Name & Name of Library: Caroline Aversano, West Windsor Branch, Mercer County (NJ) Library System
Project Name: Exploring Arduino
Project Description: A beginner’s course in open source Arduino programming using the SparkFun Inventor’s Kit. This program intends to introduce new information (or expand upon existing knowledge) through analysis and evaluation, exploration of theories, development of an action plan, and drawing conclusions. This program serves as the launch of a portable STEAM Lab for teens at my branch, which will become the basis for repeated Arduino programs as well as additional technology-based programs during the summer (aligning with the 2014 Collaborative Summer Library Program theme) and throughout the ensuing school years.
1.) Why did you choose this particular project?

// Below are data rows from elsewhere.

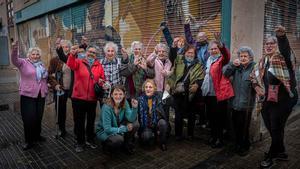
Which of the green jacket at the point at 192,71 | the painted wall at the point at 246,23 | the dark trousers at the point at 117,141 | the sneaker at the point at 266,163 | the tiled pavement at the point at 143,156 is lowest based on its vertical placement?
the tiled pavement at the point at 143,156

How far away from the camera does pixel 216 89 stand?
3.89 metres

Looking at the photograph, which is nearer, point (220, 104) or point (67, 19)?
point (220, 104)

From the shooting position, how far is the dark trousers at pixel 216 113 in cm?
397

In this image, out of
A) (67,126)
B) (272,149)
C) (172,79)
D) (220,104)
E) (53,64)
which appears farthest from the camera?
(67,126)

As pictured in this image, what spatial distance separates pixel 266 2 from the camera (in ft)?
15.2

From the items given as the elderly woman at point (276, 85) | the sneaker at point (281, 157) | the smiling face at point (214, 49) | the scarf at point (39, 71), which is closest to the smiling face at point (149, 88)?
the smiling face at point (214, 49)

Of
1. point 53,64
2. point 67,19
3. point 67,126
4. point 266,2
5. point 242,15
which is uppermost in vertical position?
point 67,19

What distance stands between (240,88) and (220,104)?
428 mm

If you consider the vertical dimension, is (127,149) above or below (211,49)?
below

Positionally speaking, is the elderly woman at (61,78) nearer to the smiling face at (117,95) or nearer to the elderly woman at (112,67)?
the elderly woman at (112,67)

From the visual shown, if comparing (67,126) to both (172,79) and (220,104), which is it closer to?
(172,79)

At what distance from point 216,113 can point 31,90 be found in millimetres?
3068

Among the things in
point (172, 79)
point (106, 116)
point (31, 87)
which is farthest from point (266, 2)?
point (31, 87)

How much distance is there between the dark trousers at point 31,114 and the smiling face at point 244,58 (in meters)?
3.35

For teens in our community, robotics, programming, and engineering are very popular activities as well as career objectives. There are multiple robotics clubs (private and school sponsored) and the high schools offer several programming language courses. Because a significant portion of teens in the West Windsor-Plainsboro School District take two to three AP courses as early as their Sophomore year, many teens do not have the time to devote to a formal Robotics club, and are unable to add programming electives to their course schedule. Offering Arduino programs at my branch would fill a need for those teens interested in robotics, electrical prototyping, and programming on a casual or hobbyist’s level.
2.) Why do you think it will be a success with your patrons?

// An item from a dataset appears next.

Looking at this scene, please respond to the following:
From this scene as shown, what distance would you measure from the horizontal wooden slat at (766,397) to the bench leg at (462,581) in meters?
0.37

Essentially, for the reasons as indicated above – the demand for technology programs community-wide exceeds capacity, and, for a number of teens, what is provided is more formal or structured with a greater time commitment than what we will be offering at the library.
3.) How will this money help make your program an even bigger success?

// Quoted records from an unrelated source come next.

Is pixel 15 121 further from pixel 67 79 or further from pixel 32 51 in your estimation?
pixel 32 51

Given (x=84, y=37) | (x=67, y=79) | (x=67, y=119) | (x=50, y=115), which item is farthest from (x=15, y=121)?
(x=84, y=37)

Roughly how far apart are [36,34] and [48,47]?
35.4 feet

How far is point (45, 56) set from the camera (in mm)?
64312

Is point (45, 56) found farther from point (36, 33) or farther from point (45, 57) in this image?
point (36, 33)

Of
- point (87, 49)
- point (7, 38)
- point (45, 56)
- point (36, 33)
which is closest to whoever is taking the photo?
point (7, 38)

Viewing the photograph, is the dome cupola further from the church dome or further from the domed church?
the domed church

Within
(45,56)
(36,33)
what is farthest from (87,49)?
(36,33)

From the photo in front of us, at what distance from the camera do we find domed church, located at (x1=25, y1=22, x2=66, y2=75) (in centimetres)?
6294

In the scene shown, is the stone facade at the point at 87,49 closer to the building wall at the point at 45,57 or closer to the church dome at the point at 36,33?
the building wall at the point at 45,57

Without this grant, the program would not be possible. My branch has neither a computer lab nor equipment dedicated specifically for teens’ use, and purchasing equipment for science and technology programs is beyond the scope of our budget. The grant, plus a little extra from the Friends of the West Windsor Library, has allowed us to acquire the equipment necessary for programs on the Arduino programming language. It is the keystone for age-appropriate STEAM programming, reaching beyond Teen Tech Week into the summer and year-round.
4.) What elements, in your opinion, make a successful Teen Tech Week program?
Popularity of the topic is essential – are your teens talking to friends, parents, teachers, about the program. Teens take their cues from friends; talking to friends about a program they’re considering attending or have already attended is the ice breaker. If the friends approve, then it’s ok to share and explore that interest. When a teen talks to an adult about a program, that’s huge; they’re taking a step toward independence and expressing their interest in a positive way.
5.) Overall, how important is Teen Tech Week to your patrons and your library?
Any program – Teen Tech Week, Teen Read Week, National Library Week, etc. – that encourages lifelong learning and creative exploration of knowledge is important, even essential, to the growth of an individual as well as a community.